WORK ITEM —
Repeat the data that follows word for word, leaving out the pictures.

Segment Start: DATA FOR PROCESSING

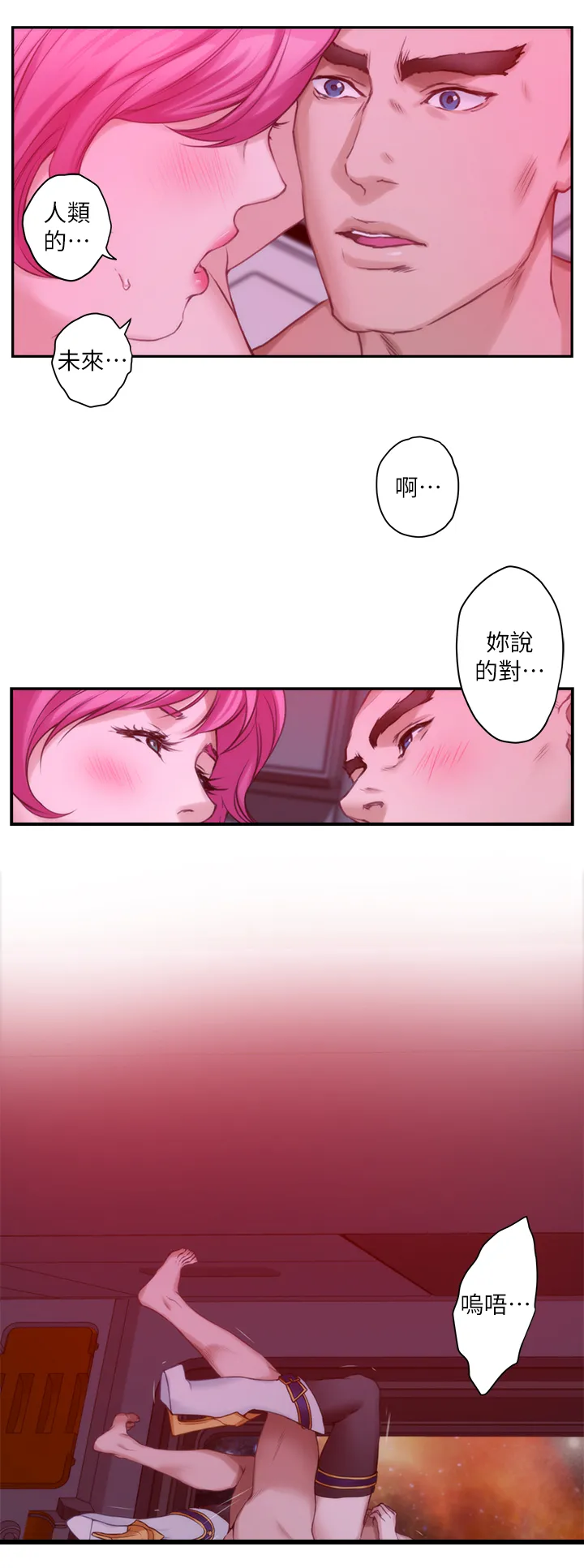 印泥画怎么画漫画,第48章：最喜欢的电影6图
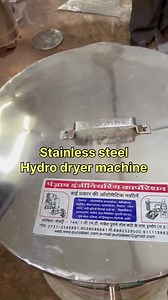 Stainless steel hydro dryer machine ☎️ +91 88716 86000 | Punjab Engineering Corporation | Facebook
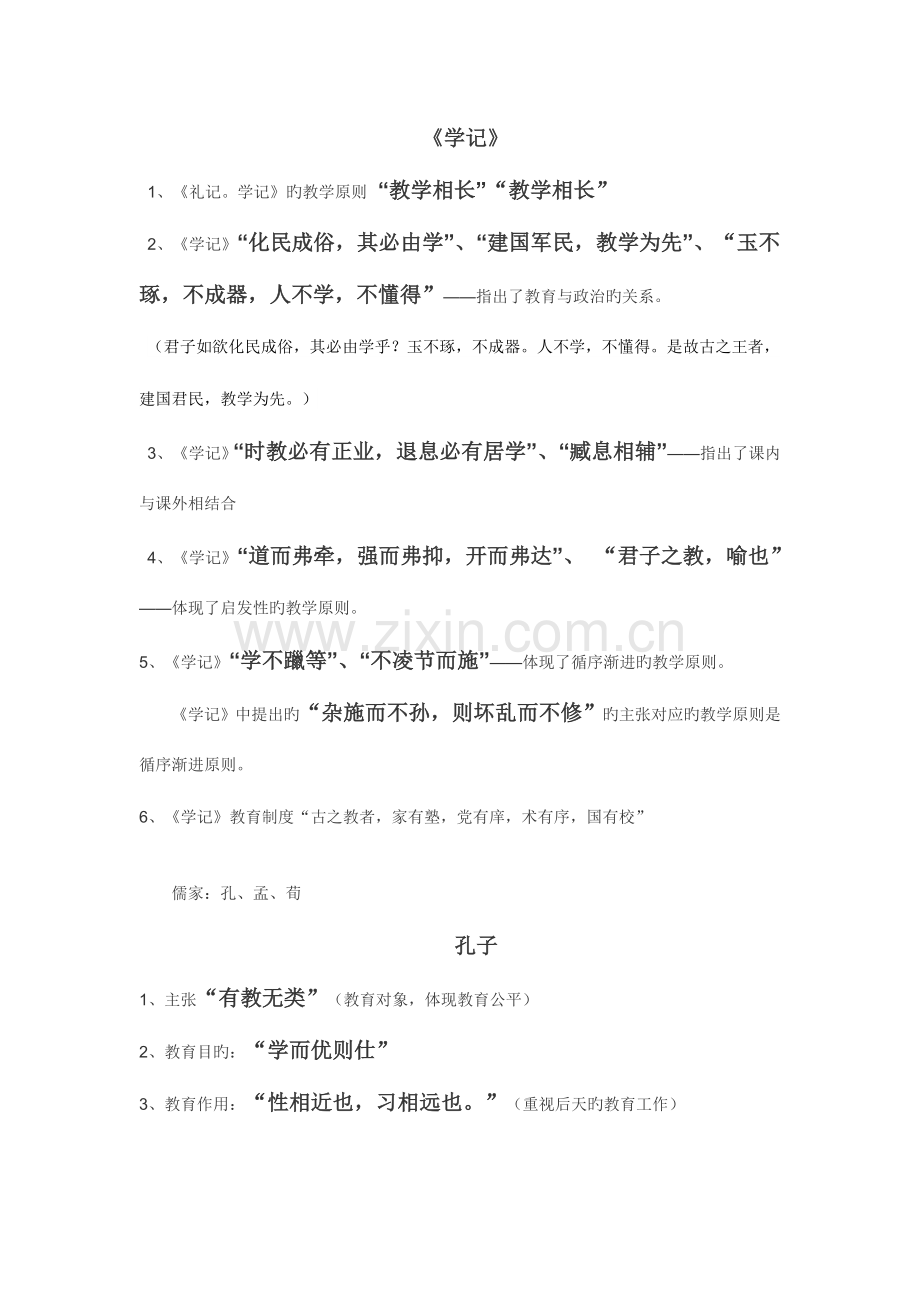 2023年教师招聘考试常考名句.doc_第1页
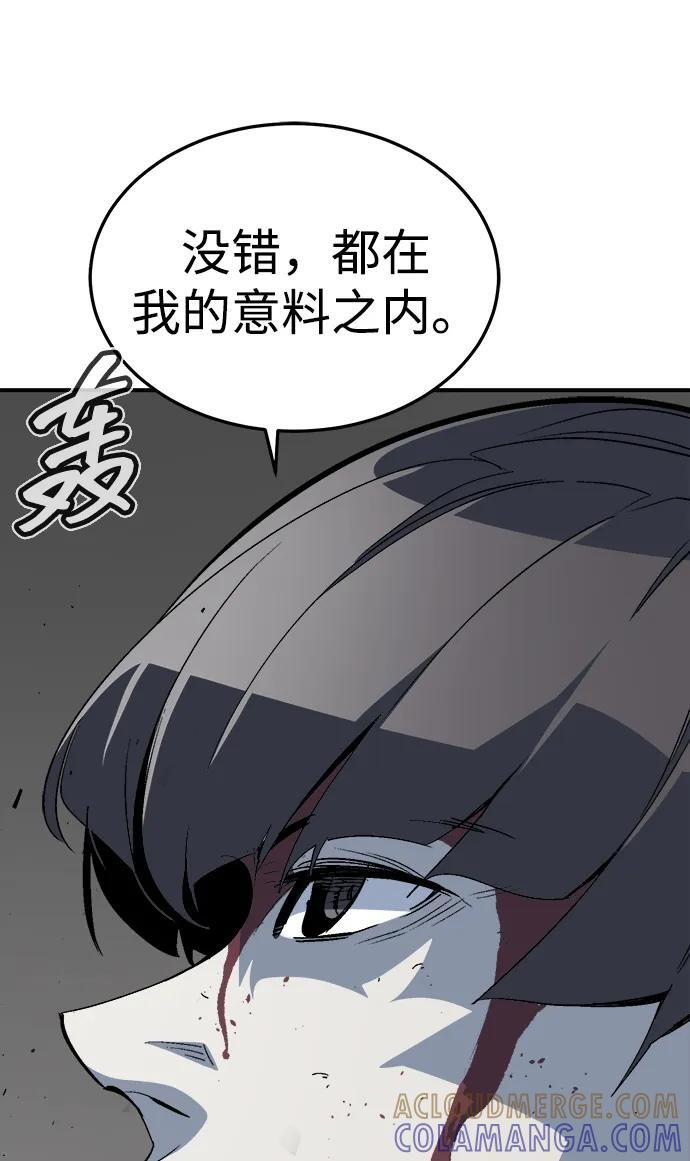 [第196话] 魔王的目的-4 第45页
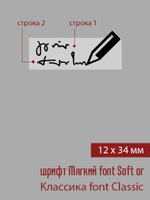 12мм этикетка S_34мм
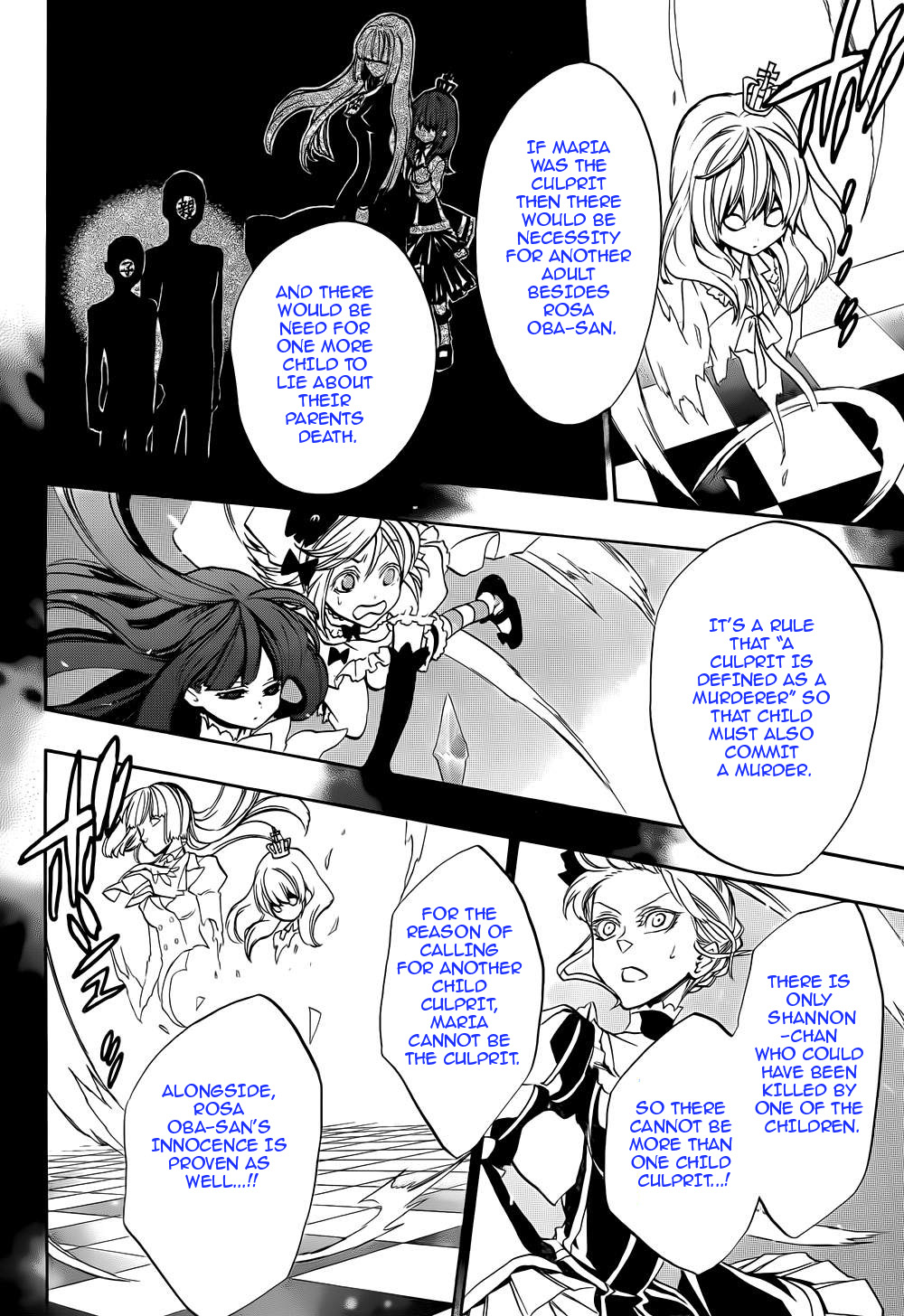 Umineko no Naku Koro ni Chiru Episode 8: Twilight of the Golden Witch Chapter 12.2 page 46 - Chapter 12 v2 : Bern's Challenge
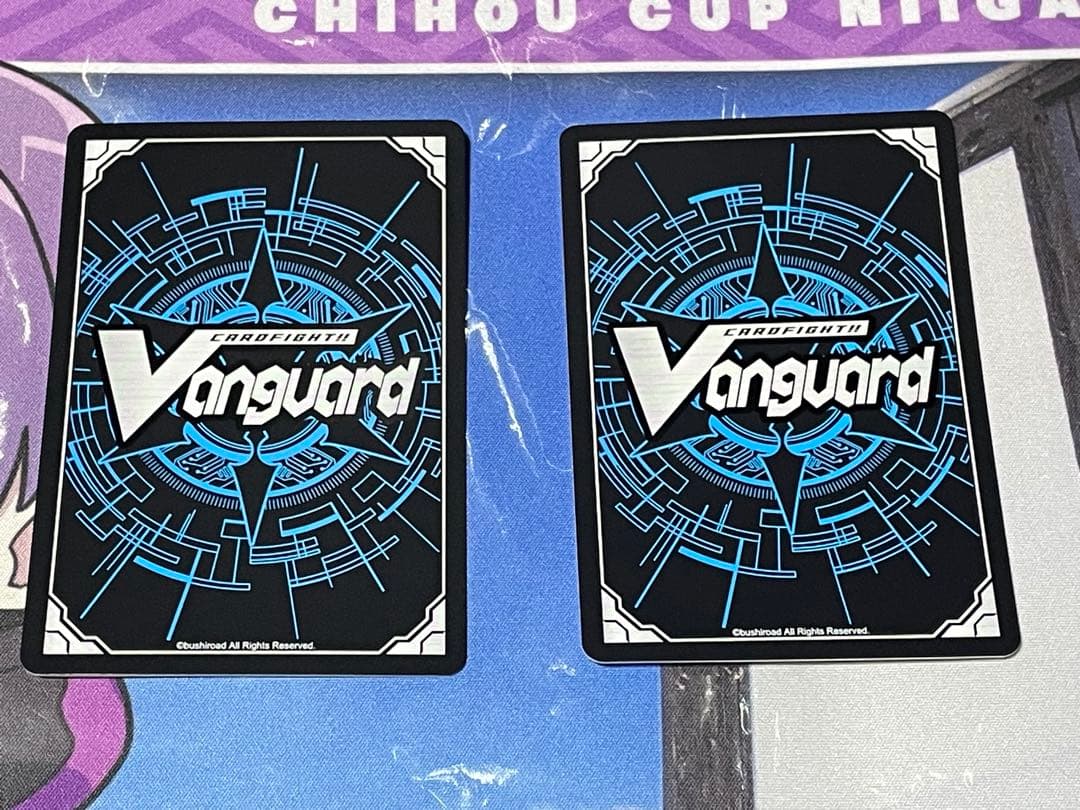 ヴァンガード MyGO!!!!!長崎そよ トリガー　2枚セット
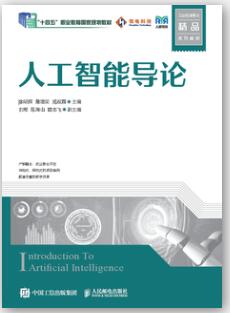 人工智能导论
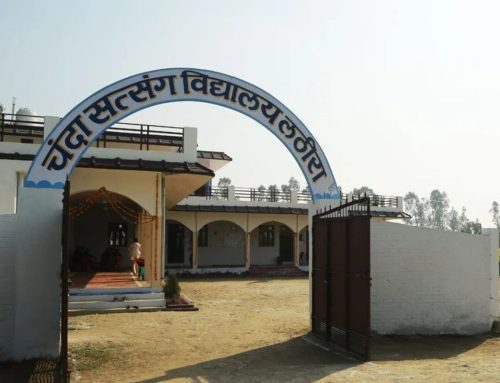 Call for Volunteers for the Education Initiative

Segment End: DATA FOR PROCESSING

ANSWER TO THE PROBLEM —
 印泥画怎么画漫画,第48章：最喜欢的电影6图
 Stainless steel hydro dryer machine ☎️ +91 88716 86000 | Punjab Engineering Corporation | Facebook
 2023年教师招聘考试常考名句.doc_第1页
 [第196话] 魔王的目的-4 第45页
 12мм этикетка S_34мм
 Umineko no Naku Koro ni Chiru Episode 8: Twilight of the Golden Witch Chapter 12.2 page 46 - Chapter 12 v2 : Bern's Challenge
 ヴァンガード MyGO!!!!!長崎そよ トリガー　2枚セット
 人工智能导论
 Call for Volunteers for the Education Initiative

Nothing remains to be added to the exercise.